2) Observations spécifiques : le Parlement est déterminé à trouver un financement pour les politiques nouvelles ou supplémentaires qui pourraient suivre l'entrée en vigueur possible du traité de Lisbonne (énergie, espace et recherche à la rubrique 1a; coopération judiciaire à la rubrique 3a; jeunesse, sports, politique d'information et de communication et santé publique à la rubrique 3b; aide humanitaire et service européen pour l'action extérieure à la rubrique 4). Il rappelle en outre que les rubriques 1a, 3 et 4 sont déjà sous-financées dans le cadre financier pluriannuel actuel et que les politiques supplémentaires ne devraient pas modifier l'équilibre entre les principales catégories du cadre financier pluriannuel actuel, ni mettre en péril les priorités existantes. Il souligne également que, si certains États membres continuent à insister sur une "approche de 1%", il n'y aura pas de possibilité budgétaire de financer les nouvelles priorités, ce qui devrait être inacceptable pour le Conseil et ne devrait en aucun cas être acceptable pour le Parlement.

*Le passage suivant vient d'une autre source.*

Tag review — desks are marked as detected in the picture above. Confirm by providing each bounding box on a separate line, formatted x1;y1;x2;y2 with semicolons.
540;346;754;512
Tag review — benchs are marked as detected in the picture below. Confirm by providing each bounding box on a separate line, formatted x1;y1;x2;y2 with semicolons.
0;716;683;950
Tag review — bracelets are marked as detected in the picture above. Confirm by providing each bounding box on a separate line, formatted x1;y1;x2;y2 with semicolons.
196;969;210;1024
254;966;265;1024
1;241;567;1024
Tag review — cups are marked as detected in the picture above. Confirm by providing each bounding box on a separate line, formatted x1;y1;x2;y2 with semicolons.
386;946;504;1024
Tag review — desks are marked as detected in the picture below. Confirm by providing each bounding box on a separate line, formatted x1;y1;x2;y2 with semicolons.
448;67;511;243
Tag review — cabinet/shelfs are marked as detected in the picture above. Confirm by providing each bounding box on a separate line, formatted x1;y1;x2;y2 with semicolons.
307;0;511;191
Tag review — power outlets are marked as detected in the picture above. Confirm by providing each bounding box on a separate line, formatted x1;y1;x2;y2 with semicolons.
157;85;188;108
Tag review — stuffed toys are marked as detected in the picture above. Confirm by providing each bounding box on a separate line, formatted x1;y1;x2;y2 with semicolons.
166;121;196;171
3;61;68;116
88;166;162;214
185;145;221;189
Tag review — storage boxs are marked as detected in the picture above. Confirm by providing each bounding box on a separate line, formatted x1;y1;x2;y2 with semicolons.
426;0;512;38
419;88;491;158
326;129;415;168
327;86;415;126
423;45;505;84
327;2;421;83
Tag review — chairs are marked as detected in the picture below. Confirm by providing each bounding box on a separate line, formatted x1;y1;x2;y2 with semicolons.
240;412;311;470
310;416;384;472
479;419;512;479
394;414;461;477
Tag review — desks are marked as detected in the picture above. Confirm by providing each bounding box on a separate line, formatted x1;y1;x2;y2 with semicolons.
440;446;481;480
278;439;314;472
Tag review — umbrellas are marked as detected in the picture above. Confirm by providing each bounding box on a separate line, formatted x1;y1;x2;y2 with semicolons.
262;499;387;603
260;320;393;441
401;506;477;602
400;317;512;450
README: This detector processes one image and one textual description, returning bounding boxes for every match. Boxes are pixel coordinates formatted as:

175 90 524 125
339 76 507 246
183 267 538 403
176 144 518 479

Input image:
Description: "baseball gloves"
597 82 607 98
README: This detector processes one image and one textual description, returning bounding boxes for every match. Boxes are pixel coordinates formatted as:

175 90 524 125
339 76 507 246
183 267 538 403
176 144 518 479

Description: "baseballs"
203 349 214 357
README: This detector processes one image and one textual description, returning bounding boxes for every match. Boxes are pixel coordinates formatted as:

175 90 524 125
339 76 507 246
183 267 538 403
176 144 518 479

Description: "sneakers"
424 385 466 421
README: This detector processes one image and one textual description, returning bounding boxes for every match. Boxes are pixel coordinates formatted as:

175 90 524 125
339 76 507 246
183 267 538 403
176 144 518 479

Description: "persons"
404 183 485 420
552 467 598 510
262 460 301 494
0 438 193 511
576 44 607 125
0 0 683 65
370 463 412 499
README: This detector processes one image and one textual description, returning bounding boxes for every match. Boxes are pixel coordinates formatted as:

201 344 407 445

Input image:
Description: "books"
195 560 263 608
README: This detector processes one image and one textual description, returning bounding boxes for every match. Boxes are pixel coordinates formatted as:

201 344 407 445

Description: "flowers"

  • Assurer les moyens de ses ambitions : le Parlement considère qu'une démarche assurant à l'Union les moyens de son ambition politique (dans les domaines de la sécurité énergétique et de la lutte contre le changement climatique) devrait s'inscrire dans le cadre d’un réexamen à court terme. Il est donc disposé à examiner la possibilité de créer un fonds spécifique à cet effet et à plus long terme, à demander la création d'une nouvelle catégorie de dépenses regroupant toutes les politiques de portée budgétaire en matière de lutte contre le changement climatique. Pour la Plénière, le contexte actuel de marasme économique ne saurait servir de prétexte pour différer l'investissement dans les technologies vertes ;
  • 3% du RNB pour la recherche d’ici 2010 : d’autres innovations sont proposées telles que l'objectif de porter les dépenses de recherche et d'innovation à 3% du RNB de l'UE d'ici 2010 ;
  • Régler le problème du sous-financement de certaines rubriques : le Parlement rappelle que la rubrique 4 "L'UE acteur mondial" reste sous-financée de manière chronique. Il demande à la Commission de présenter des propositions relatives à un financement, dans une perspective à long terme, en vue d'atteindre les objectifs du Millénaire pour le développement, à des engagements découlant d'un accord international sur le changement climatique indépendant de l'aide au développement, à la prévention des conflits et à la promotion des droits de l'homme et des libertés fondamentales, à une politique de voisinage crédible et à la PESC/PESD (sous réserve des procédures de décharge adéquates), pour éviter des négociations récurrentes et sans fin avec le Conseil au cours des procédures budgétaires annuelles. La Plénière insiste à cet égard pour rappeler que tout besoin nouveau devra être financé par des ressources supplémentaires.